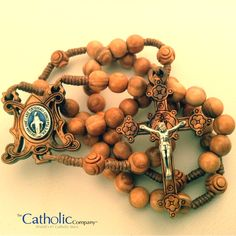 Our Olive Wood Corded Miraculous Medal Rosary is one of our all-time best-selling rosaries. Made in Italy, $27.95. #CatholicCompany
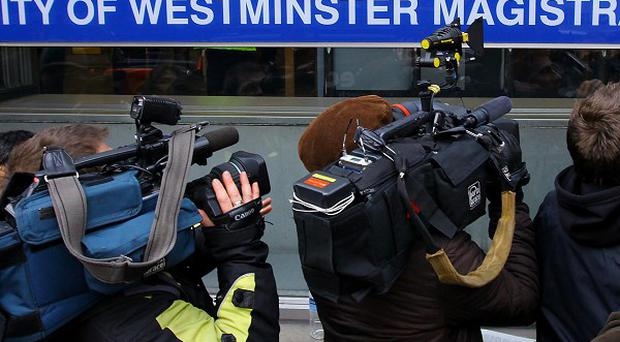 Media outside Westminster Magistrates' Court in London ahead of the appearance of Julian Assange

--

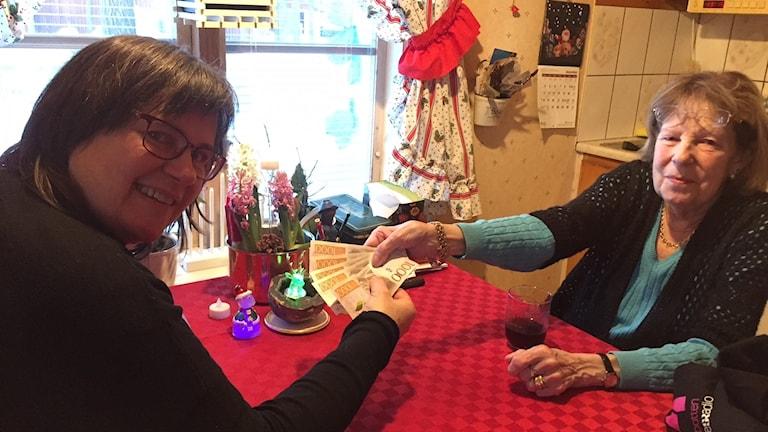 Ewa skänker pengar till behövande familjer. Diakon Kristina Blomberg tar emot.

---

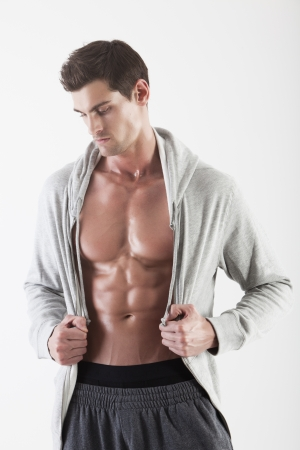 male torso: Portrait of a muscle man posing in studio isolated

* [ABOUT THIS EXERCISE] In the records above, find the line with "Our Olive Wood" and the line with "Media outside Westminster", then restate word for word only those two lines and all lines between, omitting pictures.

* [REPLY]
 Our Olive Wood Corded Miraculous Medal Rosary is one of our all-time best-selling rosaries. Made in Italy, $27.95. #CatholicCompany
 Media outside Westminster Magistrates' Court in London ahead of the appearance of Julian Assange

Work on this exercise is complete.